If you have some common medical problem such as food poisoning, you would go to the doctor right away, which makes it more likely that you will be cured. But if you have a disease which carries a moral stigma, a disease which has been driven underground, you will tend to postpone admitting the problem and seeking treatment. Of course, if the disease is communicable, the longer people wait before seeking help, the more the disease will spread. So in some sense, we can say that the spread of diseases such as gonorrhea, syphilis, or AIDS are partly caused by a judgmental social climate – they are caused by a combination of extreme pleasure seeking, jealously, and religious or moral judgment.

This makes me think that even if we find a technical solution to the problem of AIDS, if we don't change our mentality, another similar problem will occur soon. But beyond that, even if we learn to control almost any disease, I believe that death is part of our fate and part of our life.

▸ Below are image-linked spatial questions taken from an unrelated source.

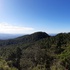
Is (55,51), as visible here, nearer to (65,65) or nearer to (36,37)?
(65,65)

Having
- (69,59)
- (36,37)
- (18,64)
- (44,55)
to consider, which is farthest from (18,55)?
(36,37)

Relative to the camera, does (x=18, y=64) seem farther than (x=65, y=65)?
Yes

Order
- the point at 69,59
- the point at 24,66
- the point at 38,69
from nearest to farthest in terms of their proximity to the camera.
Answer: the point at 38,69
the point at 69,59
the point at 24,66

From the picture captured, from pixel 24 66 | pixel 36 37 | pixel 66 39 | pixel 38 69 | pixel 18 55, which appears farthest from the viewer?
pixel 36 37

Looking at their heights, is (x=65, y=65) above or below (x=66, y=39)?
below

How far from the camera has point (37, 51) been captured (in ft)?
165

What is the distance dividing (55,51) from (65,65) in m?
22.8

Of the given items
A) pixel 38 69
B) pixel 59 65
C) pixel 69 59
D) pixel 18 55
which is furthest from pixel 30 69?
pixel 18 55

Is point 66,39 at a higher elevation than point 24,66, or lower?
higher

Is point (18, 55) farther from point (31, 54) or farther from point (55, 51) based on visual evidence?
point (55, 51)

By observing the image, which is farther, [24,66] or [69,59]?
[24,66]

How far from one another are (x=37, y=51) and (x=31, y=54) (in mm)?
2652

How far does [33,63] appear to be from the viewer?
145ft

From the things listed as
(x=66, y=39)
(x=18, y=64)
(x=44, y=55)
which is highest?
(x=66, y=39)
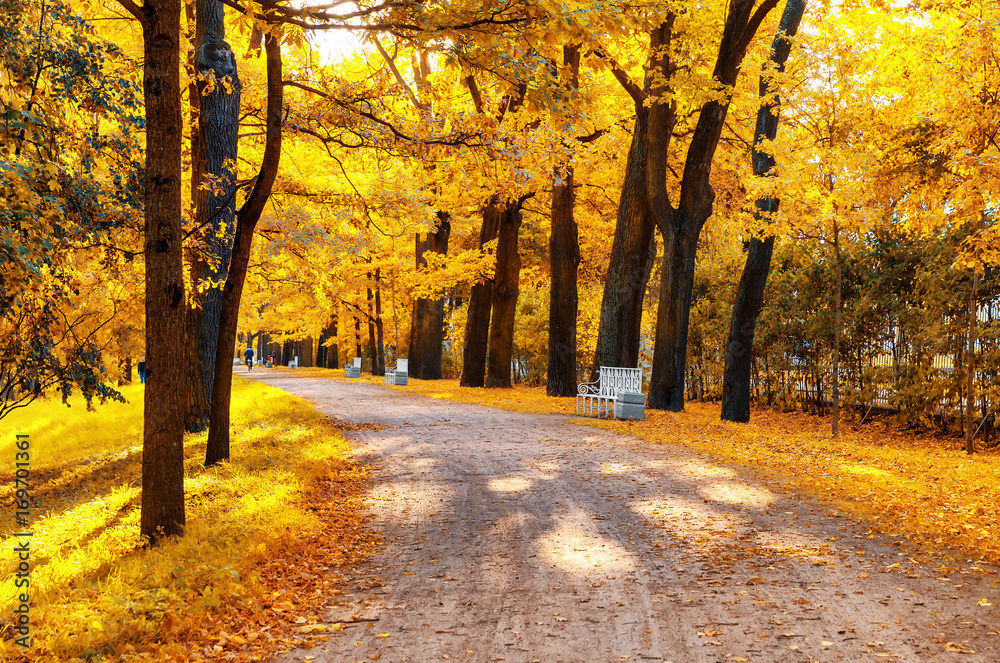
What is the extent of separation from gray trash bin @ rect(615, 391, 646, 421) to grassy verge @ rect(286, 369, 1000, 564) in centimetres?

In the East, death is thought of as a type of Buddha-hood; in fact, the corpse is somewhat affectionately known by the nickname ' the body of Buddha'. But, aside from a Judeo-Christian idea of judgment or the materialistic point of view that after death we completely cease to exist, there are not many alternative ways to think about death in western culture.

To briefly review the course of a human life, when we are born, we come from nothing. When we die, we cannot take what we accomplish in this life with us. If our sense of value is focused on our present existence in this world, we will always want more – our worldly desire has no limits. But in the East, there is an implicit understanding that our life is given to us as an opportunity to train ourselves to discover the true meaning of our existence.

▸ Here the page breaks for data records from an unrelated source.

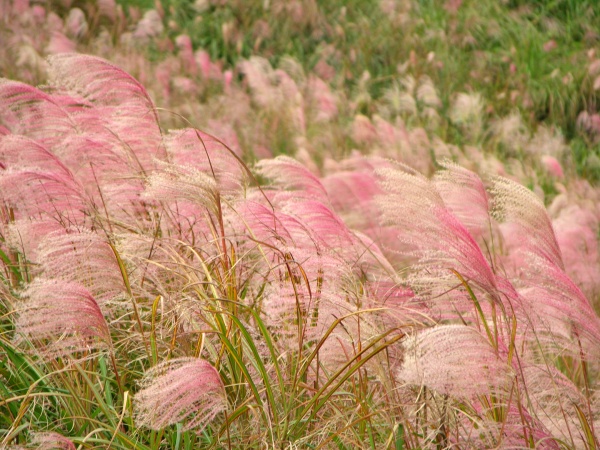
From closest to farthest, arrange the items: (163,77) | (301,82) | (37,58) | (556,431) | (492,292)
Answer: (492,292) → (556,431) → (37,58) → (163,77) → (301,82)

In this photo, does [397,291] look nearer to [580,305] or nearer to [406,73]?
[580,305]

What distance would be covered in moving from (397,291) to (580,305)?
0.57 meters

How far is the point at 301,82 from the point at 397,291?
505cm

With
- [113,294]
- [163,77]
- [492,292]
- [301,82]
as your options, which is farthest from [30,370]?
[301,82]

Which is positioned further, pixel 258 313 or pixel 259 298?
pixel 259 298

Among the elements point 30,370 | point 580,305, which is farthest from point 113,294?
point 580,305

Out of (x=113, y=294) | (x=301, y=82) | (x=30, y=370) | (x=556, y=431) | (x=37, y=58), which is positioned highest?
(x=113, y=294)

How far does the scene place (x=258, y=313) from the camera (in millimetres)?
2271

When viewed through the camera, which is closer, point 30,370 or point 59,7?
point 30,370

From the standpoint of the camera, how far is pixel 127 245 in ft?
6.91

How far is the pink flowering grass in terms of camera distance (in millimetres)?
1727

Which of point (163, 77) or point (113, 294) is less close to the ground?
point (113, 294)

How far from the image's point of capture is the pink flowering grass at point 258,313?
1.73 meters

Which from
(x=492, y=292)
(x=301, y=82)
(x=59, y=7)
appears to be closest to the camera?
(x=492, y=292)
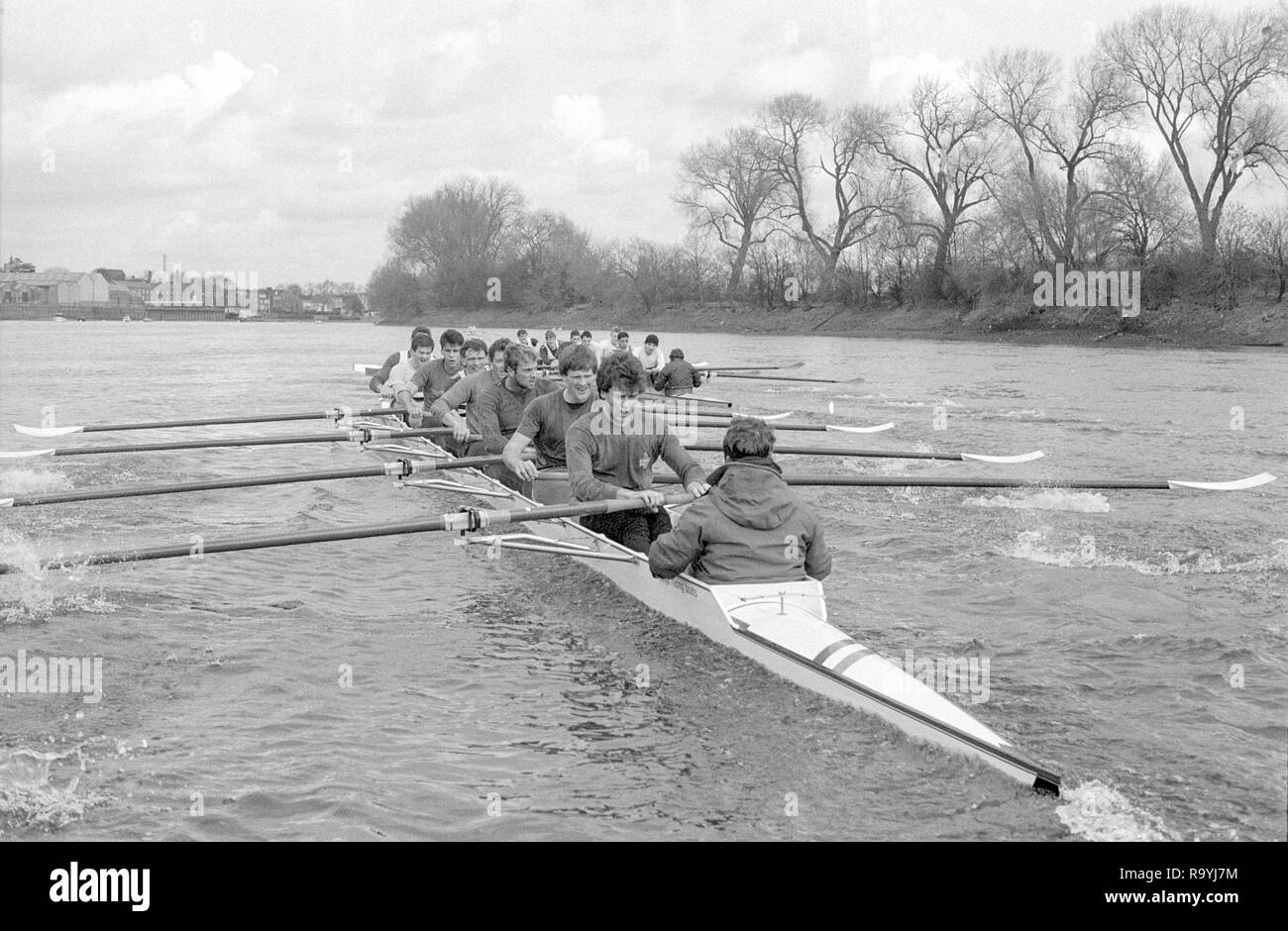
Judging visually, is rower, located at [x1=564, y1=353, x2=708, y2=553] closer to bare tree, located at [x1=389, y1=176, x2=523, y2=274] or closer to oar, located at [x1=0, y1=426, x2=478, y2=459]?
oar, located at [x1=0, y1=426, x2=478, y2=459]

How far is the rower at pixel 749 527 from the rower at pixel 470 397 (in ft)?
14.6

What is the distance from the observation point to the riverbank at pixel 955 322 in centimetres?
3862

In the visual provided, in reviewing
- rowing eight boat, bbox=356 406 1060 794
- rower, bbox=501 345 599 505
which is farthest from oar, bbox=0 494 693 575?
rower, bbox=501 345 599 505

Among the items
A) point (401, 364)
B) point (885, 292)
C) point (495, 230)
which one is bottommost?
point (401, 364)

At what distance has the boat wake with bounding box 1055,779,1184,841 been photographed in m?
4.59

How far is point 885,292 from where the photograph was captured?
56719mm

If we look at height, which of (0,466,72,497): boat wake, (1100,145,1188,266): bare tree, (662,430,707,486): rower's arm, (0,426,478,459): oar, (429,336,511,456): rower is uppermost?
(1100,145,1188,266): bare tree

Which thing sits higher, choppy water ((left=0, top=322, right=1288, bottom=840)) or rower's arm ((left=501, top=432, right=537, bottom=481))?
rower's arm ((left=501, top=432, right=537, bottom=481))

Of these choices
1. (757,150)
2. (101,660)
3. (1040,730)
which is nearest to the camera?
(1040,730)

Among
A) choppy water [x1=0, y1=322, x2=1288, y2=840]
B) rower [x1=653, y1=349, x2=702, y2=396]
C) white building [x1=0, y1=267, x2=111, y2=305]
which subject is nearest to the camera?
choppy water [x1=0, y1=322, x2=1288, y2=840]

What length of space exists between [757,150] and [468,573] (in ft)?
186

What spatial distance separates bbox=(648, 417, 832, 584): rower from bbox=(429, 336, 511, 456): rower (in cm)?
446
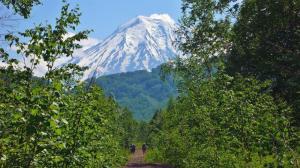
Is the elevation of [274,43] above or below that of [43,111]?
above

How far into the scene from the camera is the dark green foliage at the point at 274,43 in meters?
28.8

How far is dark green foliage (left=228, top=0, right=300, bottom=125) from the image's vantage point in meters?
28.8

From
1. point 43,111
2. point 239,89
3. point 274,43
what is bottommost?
point 43,111

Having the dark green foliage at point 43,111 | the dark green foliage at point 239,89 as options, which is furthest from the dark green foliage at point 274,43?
the dark green foliage at point 43,111

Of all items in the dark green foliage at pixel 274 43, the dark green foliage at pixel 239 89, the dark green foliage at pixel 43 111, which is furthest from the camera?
the dark green foliage at pixel 274 43

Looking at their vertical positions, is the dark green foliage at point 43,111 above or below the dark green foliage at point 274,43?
below

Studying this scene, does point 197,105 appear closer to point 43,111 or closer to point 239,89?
point 239,89

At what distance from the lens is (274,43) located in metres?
33.4

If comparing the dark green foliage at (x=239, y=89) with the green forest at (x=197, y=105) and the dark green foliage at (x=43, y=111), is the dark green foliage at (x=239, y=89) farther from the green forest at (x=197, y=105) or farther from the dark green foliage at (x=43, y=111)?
the dark green foliage at (x=43, y=111)

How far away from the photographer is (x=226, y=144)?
16891mm

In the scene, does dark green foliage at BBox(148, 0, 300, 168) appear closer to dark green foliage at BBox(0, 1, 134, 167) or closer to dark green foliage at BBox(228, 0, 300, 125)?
dark green foliage at BBox(228, 0, 300, 125)

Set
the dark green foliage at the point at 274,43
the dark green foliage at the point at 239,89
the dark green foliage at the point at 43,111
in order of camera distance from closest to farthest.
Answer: the dark green foliage at the point at 43,111, the dark green foliage at the point at 239,89, the dark green foliage at the point at 274,43

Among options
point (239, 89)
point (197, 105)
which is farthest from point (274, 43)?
point (239, 89)

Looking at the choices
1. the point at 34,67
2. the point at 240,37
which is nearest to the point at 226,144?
the point at 34,67
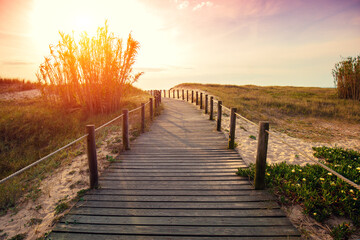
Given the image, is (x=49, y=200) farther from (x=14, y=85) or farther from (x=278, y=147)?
(x=14, y=85)

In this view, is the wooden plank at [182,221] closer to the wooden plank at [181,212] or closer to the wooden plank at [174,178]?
the wooden plank at [181,212]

If we understand that we come from mu (nothingness) and return to mu, then it is much easier to help, support, and love each other along the way. It seems that what is happening in the gay community as a result of the AIDS epidemic is often a spontaneous re-discovery of this philosophy. Jesus said that, "The stone that the mason throws away can become the foundation of a new temple". I wonder if the people that society has tried to push aside and ignore have ended up re-inventing a philosophy which our whole society desperately needs to heal itself.

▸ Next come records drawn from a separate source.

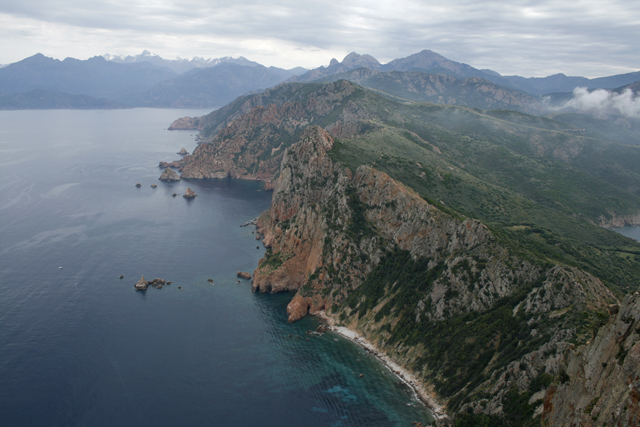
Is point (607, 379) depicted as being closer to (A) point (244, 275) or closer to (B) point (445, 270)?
(B) point (445, 270)

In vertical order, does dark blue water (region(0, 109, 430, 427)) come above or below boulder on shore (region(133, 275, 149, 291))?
below

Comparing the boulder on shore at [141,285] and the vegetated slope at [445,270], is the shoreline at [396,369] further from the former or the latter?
the boulder on shore at [141,285]

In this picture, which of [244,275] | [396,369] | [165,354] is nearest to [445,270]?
[396,369]

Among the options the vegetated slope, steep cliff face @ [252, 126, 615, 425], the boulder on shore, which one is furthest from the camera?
the boulder on shore

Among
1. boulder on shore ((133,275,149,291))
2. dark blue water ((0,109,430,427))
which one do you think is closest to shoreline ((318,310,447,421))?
dark blue water ((0,109,430,427))

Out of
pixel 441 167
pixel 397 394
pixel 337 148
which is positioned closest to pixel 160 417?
pixel 397 394

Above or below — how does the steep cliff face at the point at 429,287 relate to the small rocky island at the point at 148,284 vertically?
above

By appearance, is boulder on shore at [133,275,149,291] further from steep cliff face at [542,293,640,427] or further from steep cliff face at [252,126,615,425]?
steep cliff face at [542,293,640,427]

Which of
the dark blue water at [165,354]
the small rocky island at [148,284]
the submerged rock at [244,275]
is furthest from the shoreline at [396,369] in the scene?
the small rocky island at [148,284]
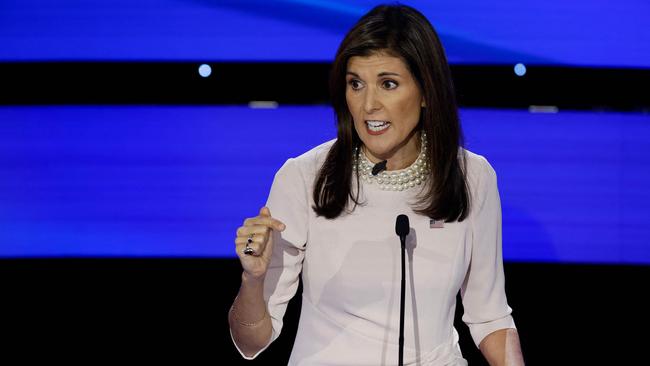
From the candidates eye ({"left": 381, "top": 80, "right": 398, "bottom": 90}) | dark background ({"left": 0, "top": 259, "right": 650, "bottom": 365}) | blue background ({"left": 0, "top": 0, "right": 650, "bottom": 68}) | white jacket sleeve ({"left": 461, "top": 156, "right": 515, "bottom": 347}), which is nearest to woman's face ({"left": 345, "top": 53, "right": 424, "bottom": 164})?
eye ({"left": 381, "top": 80, "right": 398, "bottom": 90})

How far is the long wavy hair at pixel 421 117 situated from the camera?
1.71 m

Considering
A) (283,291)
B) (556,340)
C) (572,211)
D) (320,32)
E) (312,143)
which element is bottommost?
(556,340)

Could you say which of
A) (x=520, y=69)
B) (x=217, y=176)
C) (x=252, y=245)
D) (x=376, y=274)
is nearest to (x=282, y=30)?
(x=217, y=176)

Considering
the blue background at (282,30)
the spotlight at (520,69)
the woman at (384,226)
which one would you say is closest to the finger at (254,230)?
the woman at (384,226)

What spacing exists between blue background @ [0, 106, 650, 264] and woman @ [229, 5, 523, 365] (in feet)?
2.56

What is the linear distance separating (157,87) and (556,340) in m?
1.50

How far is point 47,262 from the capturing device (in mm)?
2604

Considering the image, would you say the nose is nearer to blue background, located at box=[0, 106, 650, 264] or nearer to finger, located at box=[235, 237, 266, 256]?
finger, located at box=[235, 237, 266, 256]

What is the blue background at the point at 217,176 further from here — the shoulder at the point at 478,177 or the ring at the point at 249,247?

Maybe Communism is not finished after all. Maybe a new kind of 'communism', not based or Marxism, but on hope, faith, and love, is beginning.

Consider the question of whether the cup is half empty or half full: a man dying of AIDS doesn't want to lose his chance to keep enjoying life, he wants to have the same happiness that others had a chance to have. But perhaps he should consider what he can do with the rest of his life, rather than dwelling on how much he has to lose. What exists in this life is opportunity: opportunity to share, to love, to learn. In this sense, the situation of the dying person is no different from any of us.

How does all this relate to Shintaido? Remember the Japanese expression that has been adopted by Shintaido: 'One life, one chance'. This does not mean that we have only one life, and one chance to get everything right. It means one chance in this life. It means we should approach every situation as though this were our only chance to do the right thing, this one time, because we may die before we get another chance. We finish each keiko with a bow. Our next keiko actually begins right then, not when we enter the dojo and bow at the beginning or the next keiko, but at the end of the last keiko, with our final bow.

Sogyal Rinpoche said, in the "Tibetan Book of Living and Dying":

Our state of mind at death is all-important. If we die in a positive frame of mind, we can improve our next birth, despite our negative karma. The last thought and emotion that we have before we die has an extremely powerful determining effect on our immediate future.

In the future, I hope that we will change our sense of values so that we will be judged by our answer to these questions:

How much did I share?

How much did I support others?

How well did I take care of the world?